When the Boys Become Women

Brothers and Sisters,

No doubt, you’ve all seen pictures, read news stories, and watched commentary about Lia Thomas and her* victory at the NCAA Division I swimming championship last week.

There is much to lament here, and I believe we’re called to stand firm as ever in proclaiming the truth, goodness, and beauty of God’s design for sexuality and gender.

My goal today, though, isn’t to arm you with arguments and fire you off into the culture. Rather, I’d like to share a preliminary thought from E.M. Bounds’ Power Through Prayer,

Talking to men for God is a great thing, but talking to God for men is greater still. He will never talk well and with real success to men for God who has not learned well how to talk to God for men.

You could probably tell that the context here is evangelism. But, if we’re striving together for the faith of the gospel (Phil 1:27), everything we say about God and His world ought to serve our witness—including our response to cultural insanity.**

The world needs our words, but we will only speak well for God and His design if we’ve first spoken to God about those images who’ve been deluded and deceived into believing that boys can become women.

If our prophetic speech about God’s good design is unseasoned with prayer, then our words will fall to the ground. Worse, they will fail to convey the light of the gospel to neighbors who desperately need to receive it.

Before you confront,then, I urge you to pray. Before you post, pray. Before you argue, pray. Before you vent your spleen over the craziness of our cultural moment, pray.

That said, here are 5 people you can pray for. Feel free to add to my list.

  • Lia Thomas – Pray that the Lord would convict Lia over her sinful rejection of His design and that He would bring about healing in every sense of the word. Pray against the voices—internal and external—that have convinced her that she needs to be someone other than who God made her to be. Pray that the love of Christ would rescue her and slay the spiritual and psychological demons who led her to this place.
  • Her Teammates and Competitors – Pray for those women who’ve suffered deep injustice yet are too afraid to speak up. Pray for those who have spoken up. Pray for those young Christian women who have an opportunity to speak into Lia’s life, that they would be both salt and light to her and that their words would convey the life, light, and love of Christ. Pray they would be protected from reprisal.

=== PROBLEM REQUIREMENTS ===
From which book does the post take its quoted passage about talking to God for men?

=== LISTED ENTRIES ===
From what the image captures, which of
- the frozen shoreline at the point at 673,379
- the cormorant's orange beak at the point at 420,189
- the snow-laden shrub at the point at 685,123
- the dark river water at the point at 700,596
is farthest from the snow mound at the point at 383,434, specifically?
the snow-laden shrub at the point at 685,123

=== COMPLETE RESPONSE ===
E.M. Bounds' Power Through Prayer.